Document section:
::::::::::

What is Behind Nevada Sports Betting Revenue Slide in November?

What is Behind Nevada Sports Betting Revenue Slide in November?
By Bill Ordine @wordine
Fact Checked by Jim Tomlin

Nevada‘s overall gaming revenues slid in November while sports gambling figures revealed the volatility inherent in the sports gambling business.

The total statewide gaming win was $1.22 billion, extending the Silver State’s billion-dollar streak in that category to 21 straight months. But the not-so-good news for the Nevada gaming industry was that the total gaming win was about a 2.1% drop from October and a much bigger drop in a same-month year-over-year comparison. To be fair, October 2022 had five full weekends while November 2022 had four weekends.

However, looking at the same month year-over-year figures, the November 2022 gaming win was a 7.62% decrease compared to November 2021 with similar calendars in a state without mobile gaming apps available.

Las Vegas Room Rates Rising

At the same time, room rates in Las Vegas have been rising sharply, even compared to 2019, before the COVID-19 pandemic. News reports describe historic highs for room rates. 

So, it remains to be seen whether resort operators are willing to sacrifice gaming revenue as they charge more for rooms.

Regarding sports betting, handle was up from October but down in a same month year-over-year comparison.

Sportsbook Handle Up from October. Down From November 2021

The Nevada November sports betting handle was a little over $929 million, according to the Nevada Gaming Commission. That was up 1.4% from October ($916.5 million) but it was down 14.5% from November 2021 (almost $1.09 billion).

Sports wagering revenue took a bit of a hit. In November the figure was $37.67 million, down 33.7% from the October Nevada wagering revenue of about $56.86 million. Last month’s total was also down 47.7% from November 2021 ($71.97 million).

The revenue drop was in large part due to a substantial sportsbook loss on baseball, where the books statewide took a hit of $4.78 million. At the same time, the hold percentages on football and basketball were below the norm. The November football hold was 4.35% and the basketball hold was 3.46%. Typical holds run from 5% to 7%.

Baseball Drubbing Largely Thanks to Rich Astros Fan

The baseball drubbing the sportsbooks took is being attributed to an enormous multi-million dollar win by Jim “Mattress Mack” McIngvale, the celebrity sports gambler who hit it big when the Houston Astros beat the Philadelphia Phillies in the World Series.

::::::::::

Data supplied:
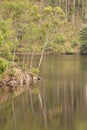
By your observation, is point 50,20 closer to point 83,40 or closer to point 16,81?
point 16,81

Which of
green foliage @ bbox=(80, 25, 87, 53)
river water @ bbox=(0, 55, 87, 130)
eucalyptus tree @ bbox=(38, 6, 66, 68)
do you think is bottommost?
river water @ bbox=(0, 55, 87, 130)

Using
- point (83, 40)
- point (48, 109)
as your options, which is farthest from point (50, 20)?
point (83, 40)

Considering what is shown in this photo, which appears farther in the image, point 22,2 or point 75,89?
point 22,2

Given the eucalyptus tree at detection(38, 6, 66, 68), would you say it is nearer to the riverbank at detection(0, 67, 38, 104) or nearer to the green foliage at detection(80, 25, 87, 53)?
the riverbank at detection(0, 67, 38, 104)

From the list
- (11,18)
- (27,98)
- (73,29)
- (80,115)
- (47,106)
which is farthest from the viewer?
(73,29)

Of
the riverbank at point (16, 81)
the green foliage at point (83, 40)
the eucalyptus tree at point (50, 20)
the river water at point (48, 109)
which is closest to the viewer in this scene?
the river water at point (48, 109)

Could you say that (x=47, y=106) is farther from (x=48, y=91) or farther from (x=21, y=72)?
(x=21, y=72)

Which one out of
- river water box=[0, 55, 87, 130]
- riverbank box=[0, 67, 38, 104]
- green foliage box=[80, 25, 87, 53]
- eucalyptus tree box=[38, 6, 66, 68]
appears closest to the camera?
river water box=[0, 55, 87, 130]

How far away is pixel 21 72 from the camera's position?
52.0 m

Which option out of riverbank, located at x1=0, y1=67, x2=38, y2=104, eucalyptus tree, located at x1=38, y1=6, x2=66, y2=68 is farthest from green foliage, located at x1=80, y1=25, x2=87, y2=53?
riverbank, located at x1=0, y1=67, x2=38, y2=104

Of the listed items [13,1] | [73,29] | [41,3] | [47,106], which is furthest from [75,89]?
[41,3]

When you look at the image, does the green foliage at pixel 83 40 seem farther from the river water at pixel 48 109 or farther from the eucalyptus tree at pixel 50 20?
the river water at pixel 48 109

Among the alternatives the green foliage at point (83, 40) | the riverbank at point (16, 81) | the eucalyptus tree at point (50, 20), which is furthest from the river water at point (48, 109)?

::::::::::

Exercise requirements:
1. Answer these questions using the article on Nevada sports betting revenue:
(a) What was the total statewide gaming win in November?
(b) What was the November football hold?
(c) Which team beat the Houston Astros' opponent in the World Series, and who was that opponent?
2. Translate this sentence from the article on Nevada sports betting revenue into Spanish: "News reports describe historic highs for room rates."
3. Update the article on Nevada sports betting revenue by rewriting everything from "So, it remains" down to "same month year-over-year comparison.", with "resort operators" replaced by "casino operators".

Results of the exercise:
1.
(a) $1.22 billion
(b) 4.35%
(c) The Houston Astros beat the Philadelphia Phillies.

2. Los informes de prensa describen máximos históricos en las tarifas de las habitaciones.

3.
So, it remains to be seen whether casino operators are willing to sacrifice gaming revenue as they charge more for rooms.

Regarding sports betting, handle was up from October but down in a same month year-over-year comparison.